Each family should develop its own unique home "culture," of course and this will arise naturally from the interests and inclinations of, first, the parents, and then the growing children. The things on my list have nothing to do with what your home culture should look like, but, rather this is a list of things that will greatly enhance the spirit and the love of learning in your home. No matter what homeschooling methods you follow, and no matter what your individual family culture is like, I believe these attributes can make a difference in any home and help to establish a rich and healthy learning environment.

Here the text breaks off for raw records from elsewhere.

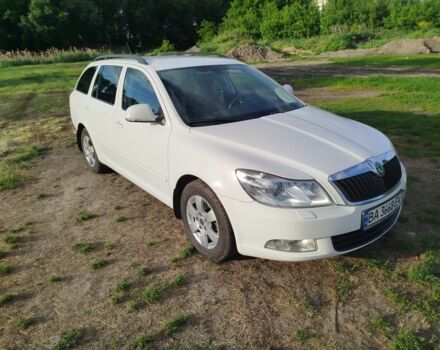Білий Шкода Октавія, об'ємом двигуна 1.8 л та пробігом 250 тис. км за 8000 $, фото 7 на Automoto.ua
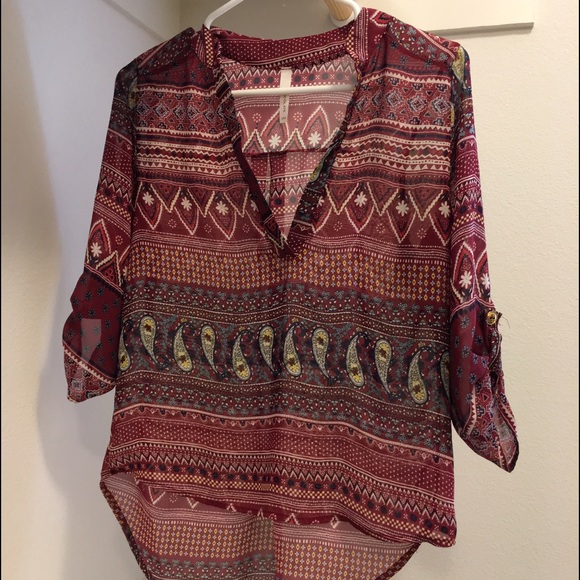 Maroon quarter sleeve top with cute pattern - Picture 2 of 4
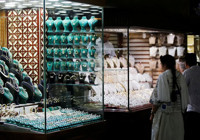 İran'da döviz ve altın kuru rekora koştu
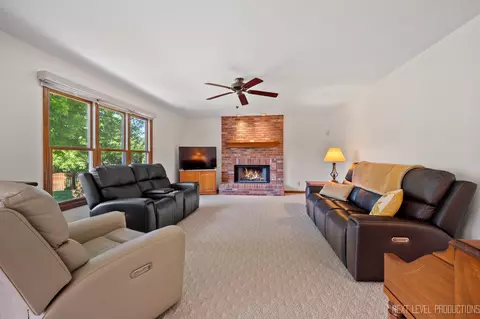 Living - 445 Windsor Dr, Oswego, IL 60543 photo 3 of 4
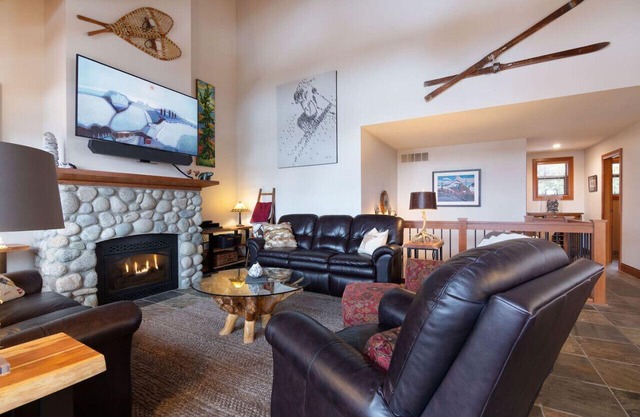 Stunning 4BR Chalet w/Private Hot Tub & Garage!
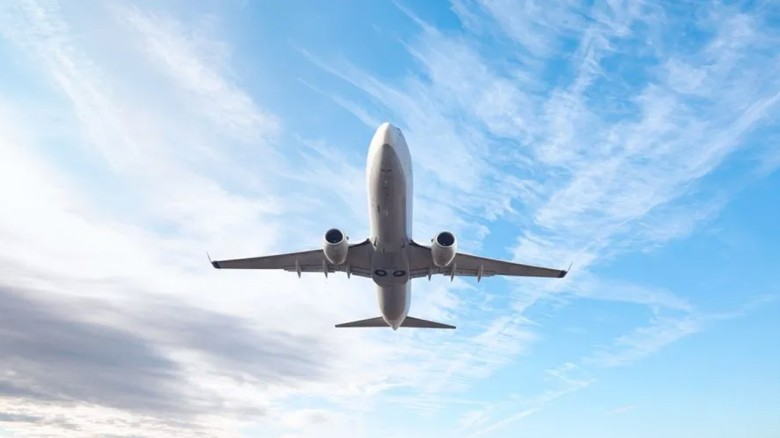 মন্দার মেঘে দুলছে প্লেনের ডানা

We should always make poetic knowledge (the enjoyment, delight, and wonder of a thing, which should always precede and motivate deeper study) our aim, and happy results will follow:
"... a materialistic society, with all its utilitarian goals that suffocate the poetic nature of the human being, had rushed many of the students through childhood, that time of leisure in which the wonders of reality are encountered simply as wonders... there can be no real advancement in knowledge unless it first begin in leisure and wonder, where the controlling motive throughout remains to be delight and love." (Poetic Knowledge: The Recovery of Education by James S. Taylor)
So, the following ten attributes are meant to describe a living environment where one can learn to work hard and become responsible, but where one can also develop, right from the beginning, an appreciation of this world that is full of beauty, wonder, fascinating ideas and discoveries, lovely music and art, wonderful books, and so much to learn about and enjoy.